In the very month that he became Britain's Prime Minister, Gordon Brown published a book on political courage. Among his eight profiles were men and women who had struggled against the Nazis, South African apartheid and racial injustice in the U.S. Brown wrote that these heroes "have done more than almost any other men or women I can think of to advance the great causes of our times."
But one great cause was missing: anticommunism. So no room for Andrei Sakharov, Nien Cheng, Vaclav Havel or Pope John Paul II. Brown isn't the only member of the governing élite to identify more with the '60s than with the fall of the Wall. The 1968 generation, of which the Prime Minister was a member as a precocious Edinburgh student, just doesn't dig 1989.
The celebrations in the West of the greatest explosion of political freedom in our lifetimes, the collapse of the hideous ideology of communism, will be muted. Sure, there will be books, and state television companies will dutifully broadcast box-ticking documentaries. But the political class does not seem unduly moved by the date.
Compare and contrast. Last year, France enjoyed an orgy of '68 retrospectives in print and on TV. In Britain the BBC's airwaves were jammed with excited chatter about what you wore to the great anti-Vietnam War demonstration in London's Grosvenor Square. Op-Ed columns across the U.S. groaned with reflections on youth rebellion by aging hipsters.
The personal is political, wrote the New York feminist Carol Hanisch in an influential essay. The Me generation took her all too literally. All those radical soixante-huitards subsequently enjoyed a long march through the institutions of the establishment, seizing control of the culture. Eventually they got to commission programs about themselves and their more outrageous and talkative friends. They could relive the heady days of their youth. To adapt Wordsworth on the French Revolution: Bliss was it in that dawn to be alive, but to look back on it all later, armed with a fat production budget, was very heaven.
To these guys they usually are men 1989 happened over there, in the East, a place of which '68ers know little and care less. But the events of 1968 were here, spilling onto the streets of Paris, Chicago, Berlin, Rome and dozy London. For many, too, the '60s are still sexy and 1989 is, well, just worthy. The music and clothes were definitely better in 1968. Even kids today can get a kick out of the Rolling Stones' "Street Fighting Man." But bland, boppy singers like Kylie Minogue or the plastic soul of the Fine Young Cannibals? Forget it. (The anticommunists dressed badly, too; no flowery shirts or flared trousers.)
Thanks to the '68 generation, Western youth by 1989 had all manner of personal freedoms just as capitalism was entering upon one of its turbocharged moments. Les événements in Paris had begun over the right to entertain girlfriends overnight on campus, long before they matured into an assault on President De Gaulle. The students threw rocks to get their rocks off. East Germans in 1989 didn't want for sex communist societies provided abortion on demand but there were other kinds of freedom that mattered to them, too.

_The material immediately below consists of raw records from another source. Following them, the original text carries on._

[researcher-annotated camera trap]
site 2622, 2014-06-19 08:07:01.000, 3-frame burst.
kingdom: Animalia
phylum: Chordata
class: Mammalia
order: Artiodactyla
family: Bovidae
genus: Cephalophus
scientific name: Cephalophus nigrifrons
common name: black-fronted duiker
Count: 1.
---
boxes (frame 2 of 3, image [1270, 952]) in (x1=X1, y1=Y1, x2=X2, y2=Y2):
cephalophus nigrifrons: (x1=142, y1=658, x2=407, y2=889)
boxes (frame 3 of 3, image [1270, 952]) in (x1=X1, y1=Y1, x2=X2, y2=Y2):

The harsh truth may also be that not enough people died in that final struggle in the East to make Westerners commemorate its heroes as they should. In its heyday, communism concealed its monstrous crimes rather well from those who didn't want to know the truth. The Oscar-winning film The Lives of Others was such a hit because it came as a genuine surprise to many educated Western viewers that the Stasi in East Germany was so oppressive. The tendency to give communist systems the benefit of the doubt was ingrained on the anti-American left.
Then the end came with a peaceful rush. Except at Tiananmen Square and in Romania, the streets didn't run with the blood of democratic martyrs. The demonstrators in Leipzig, Prague and a score of other cities weren't to know that the authorities would balk at the last moment at mowing them down in a hail of bullets. Their courage was extraordinary, but complacent Westerners just don't appreciate the risks they had been running for decades, blighting their job prospects, putting their children's places in universities at stake. The quiet heroes of this revolution were to be in found in churches, peace groups, factories and intellectual seminars. Real bravery is hard work and unglamorous, the sort of struggle that is harder to maintain than throwing stones at police in Grosvenor Square.
Still, don't despair. One day the torch will pass from the '68ers. That's the good thing about being an '89er; our time will come.